### THE TASK
Please copy the items from the line containing "When looking at" through the end of the items, swapping "farther" for "further" and leaving everything else the same.

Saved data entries
BEGIN

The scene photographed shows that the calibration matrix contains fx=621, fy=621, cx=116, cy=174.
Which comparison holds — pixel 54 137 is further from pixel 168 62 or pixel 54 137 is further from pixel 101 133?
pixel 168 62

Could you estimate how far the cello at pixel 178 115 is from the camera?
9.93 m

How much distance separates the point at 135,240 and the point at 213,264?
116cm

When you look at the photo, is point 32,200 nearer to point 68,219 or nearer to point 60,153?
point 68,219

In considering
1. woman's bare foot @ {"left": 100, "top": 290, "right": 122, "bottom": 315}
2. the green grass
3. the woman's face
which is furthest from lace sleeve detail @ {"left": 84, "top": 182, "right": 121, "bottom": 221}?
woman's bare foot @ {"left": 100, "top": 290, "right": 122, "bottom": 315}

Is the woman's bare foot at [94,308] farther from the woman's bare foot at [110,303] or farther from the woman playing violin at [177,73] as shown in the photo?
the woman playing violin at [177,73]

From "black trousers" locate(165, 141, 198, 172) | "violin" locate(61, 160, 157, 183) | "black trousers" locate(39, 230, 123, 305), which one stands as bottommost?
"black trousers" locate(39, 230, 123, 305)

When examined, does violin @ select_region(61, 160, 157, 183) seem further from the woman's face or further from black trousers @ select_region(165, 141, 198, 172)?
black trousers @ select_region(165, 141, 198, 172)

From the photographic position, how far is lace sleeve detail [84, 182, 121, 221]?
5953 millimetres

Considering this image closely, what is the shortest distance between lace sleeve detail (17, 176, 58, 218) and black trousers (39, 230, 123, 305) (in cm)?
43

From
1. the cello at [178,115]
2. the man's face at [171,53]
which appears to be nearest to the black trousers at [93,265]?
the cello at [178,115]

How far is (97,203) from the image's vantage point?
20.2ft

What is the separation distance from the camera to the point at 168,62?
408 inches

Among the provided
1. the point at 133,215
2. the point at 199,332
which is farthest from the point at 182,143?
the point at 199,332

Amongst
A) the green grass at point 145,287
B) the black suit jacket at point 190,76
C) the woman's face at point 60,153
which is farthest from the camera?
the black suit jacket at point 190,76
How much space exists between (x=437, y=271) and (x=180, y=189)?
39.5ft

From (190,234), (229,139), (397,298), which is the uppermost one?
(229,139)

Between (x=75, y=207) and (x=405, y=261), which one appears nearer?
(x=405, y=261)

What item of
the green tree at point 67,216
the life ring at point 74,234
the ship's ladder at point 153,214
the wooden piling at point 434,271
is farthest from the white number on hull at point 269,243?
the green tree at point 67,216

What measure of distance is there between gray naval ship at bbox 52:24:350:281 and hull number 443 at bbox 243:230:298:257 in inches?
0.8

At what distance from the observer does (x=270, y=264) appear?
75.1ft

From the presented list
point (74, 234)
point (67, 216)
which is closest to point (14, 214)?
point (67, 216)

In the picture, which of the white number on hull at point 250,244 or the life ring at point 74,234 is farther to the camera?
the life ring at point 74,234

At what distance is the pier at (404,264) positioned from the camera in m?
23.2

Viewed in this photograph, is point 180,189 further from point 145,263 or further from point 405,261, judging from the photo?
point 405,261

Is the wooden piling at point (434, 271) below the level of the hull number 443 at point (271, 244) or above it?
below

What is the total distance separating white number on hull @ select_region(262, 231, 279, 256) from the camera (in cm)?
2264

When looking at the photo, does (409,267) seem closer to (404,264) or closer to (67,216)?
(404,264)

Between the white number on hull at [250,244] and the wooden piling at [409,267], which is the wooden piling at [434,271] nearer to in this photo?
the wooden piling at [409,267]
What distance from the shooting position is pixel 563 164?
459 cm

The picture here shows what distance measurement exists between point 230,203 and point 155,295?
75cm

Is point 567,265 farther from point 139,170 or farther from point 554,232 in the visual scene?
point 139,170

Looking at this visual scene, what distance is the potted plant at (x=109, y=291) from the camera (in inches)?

END

### OUTPUT OF THE EXERCISE
When looking at the photo, does (409,267) seem closer to (404,264) or closer to (67,216)?
(404,264)

Between the white number on hull at [250,244] and the wooden piling at [409,267], which is the wooden piling at [434,271] nearer to in this photo?
the wooden piling at [409,267]
What distance from the shooting position is pixel 563 164?
459 cm

The picture here shows what distance measurement exists between point 230,203 and point 155,295?
75cm

Is point 567,265 further from point 139,170 or further from point 554,232 in the visual scene?
point 139,170

Looking at this visual scene, what distance is the potted plant at (x=109, y=291) from the camera (in inches)?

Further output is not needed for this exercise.